Passage to read
--

They sent and received drafts with bills of lading attached, to and from points outside the state. Bills of lading have been held to be instrumentalities of commerce. United States v. Ferger, 250 U.S. 199, 39 S.Ct. 445, 63 L.Ed. 936; Almy v. People of State of California, 65 U.S. 169, 24 How. 169, 16 L.Ed. 644; Fairbank v. United States, 181 U.S. 283, 21 S.Ct. 648, 45 L.Ed. 862.
The banks financed the sale and purchase of goods to and from other states. In General Motors Corporation v. Federal Trade Commission, 2 Cir., 114 F.2d 33, 36, certiorari denied 312 U.S. 682, 61 S.Ct. 550, 85 L.Ed. 1120, the court held that when financing activities wholly within a state are part of a unified plan of selling and financing commodities to a different state, such activities may be interstate commerce.
The banks sent checks to other states for collection, and acted as agencies for the collection of checks from out of state. In Noble State Bank v. Haskell, 219 U.S. 104, 111, 31 S.Ct. 186, 188, 55 L.Ed. 112, 32 L.R.A., N.S., 1062, Ann.Cas. 1912A, 487, the statement was made by Mr. Justice Holmes that one of the primary conditions of successful commerce at the present time is "the possibility of payment by checks drawn against bank deposits, to such an extent do checks replace currency in daily business."

--

Supplied information
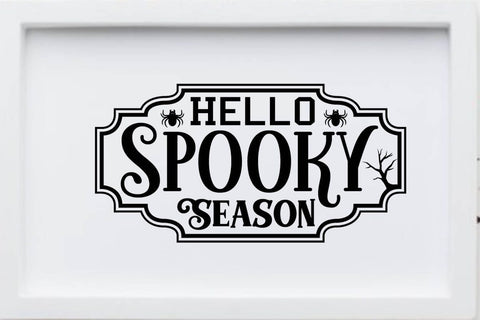 Hello Spooky Season SVG Angelina750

--

Copy the passage on banks and interstate commerce word for word, in full. The listing is separate material and has no connection to the passage on banks and interstate commerce.

They sent and received drafts with bills of lading attached, to and from points outside the state. Bills of lading have been held to be instrumentalities of commerce. United States v. Ferger, 250 U.S. 199, 39 S.Ct. 445, 63 L.Ed. 936; Almy v. People of State of California, 65 U.S. 169, 24 How. 169, 16 L.Ed. 644; Fairbank v. United States, 181 U.S. 283, 21 S.Ct. 648, 45 L.Ed. 862.
The banks financed the sale and purchase of goods to and from other states. In General Motors Corporation v. Federal Trade Commission, 2 Cir., 114 F.2d 33, 36, certiorari denied 312 U.S. 682, 61 S.Ct. 550, 85 L.Ed. 1120, the court held that when financing activities wholly within a state are part of a unified plan of selling and financing commodities to a different state, such activities may be interstate commerce.
The banks sent checks to other states for collection, and acted as agencies for the collection of checks from out of state. In Noble State Bank v. Haskell, 219 U.S. 104, 111, 31 S.Ct. 186, 188, 55 L.Ed. 112, 32 L.R.A., N.S., 1062, Ann.Cas. 1912A, 487, the statement was made by Mr. Justice Holmes that one of the primary conditions of successful commerce at the present time is "the possibility of payment by checks drawn against bank deposits, to such an extent do checks replace currency in daily business."